INSTRUCTIONS FOR THE TASK -
For every record that follows, write out the text exactly and omit the picture, if one is present.

(Dataset entries)
━━━━━━━━━━━━━━━━━━━━━━━━━━━━━━
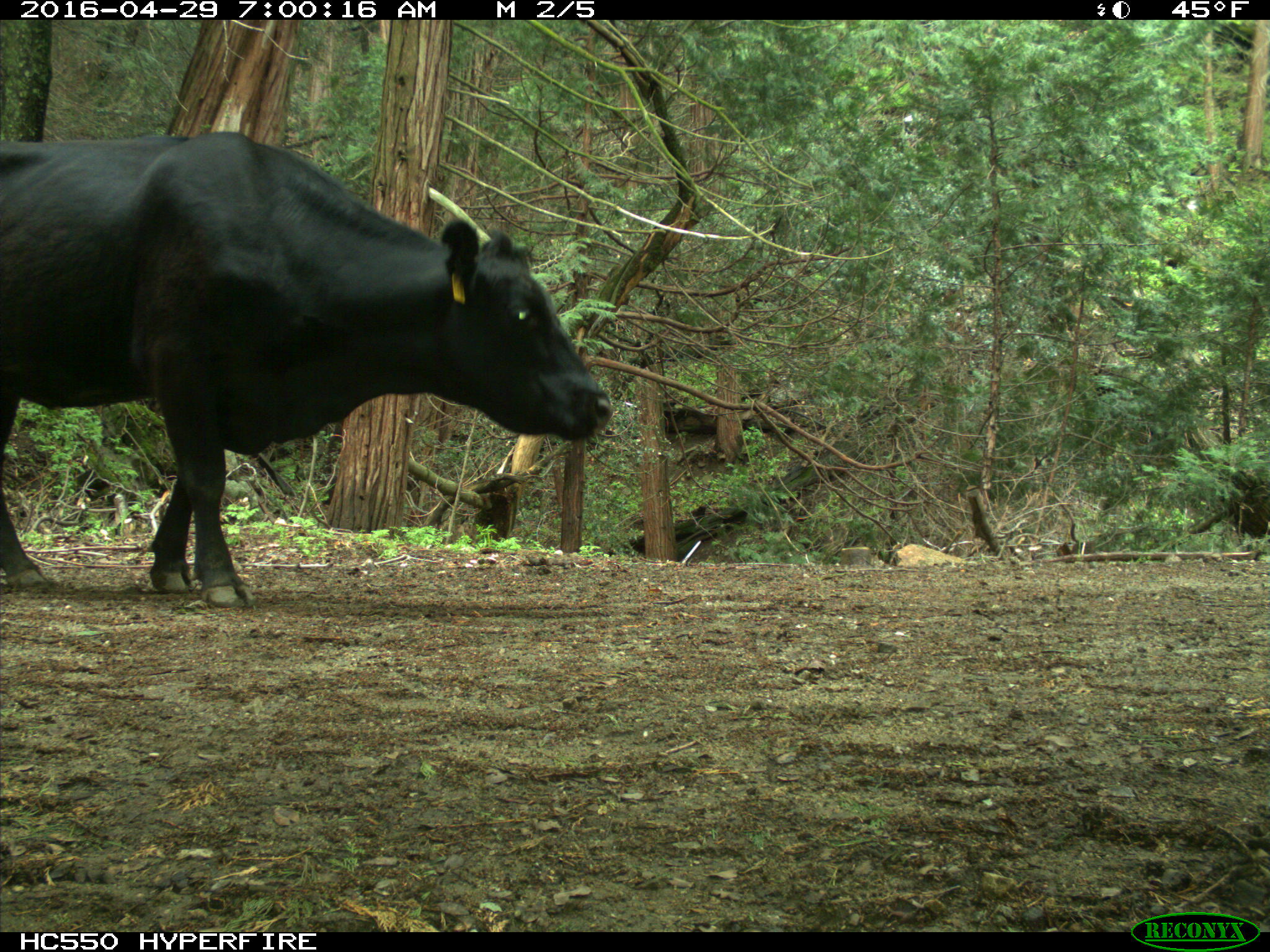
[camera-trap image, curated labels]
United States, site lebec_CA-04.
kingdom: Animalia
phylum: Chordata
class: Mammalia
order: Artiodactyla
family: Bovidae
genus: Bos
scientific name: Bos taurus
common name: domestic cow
━━━━━━━━━━━━━━━━━━━━━━━━━━━━━━
EXERCISE ANSWER -
[camera-trap image, curated labels]
United States, site lebec_CA-04.
kingdom: Animalia
phylum: Chordata
class: Mammalia
order: Artiodactyla
family: Bovidae
genus: Bos
scientific name: Bos taurus
common name: domestic cow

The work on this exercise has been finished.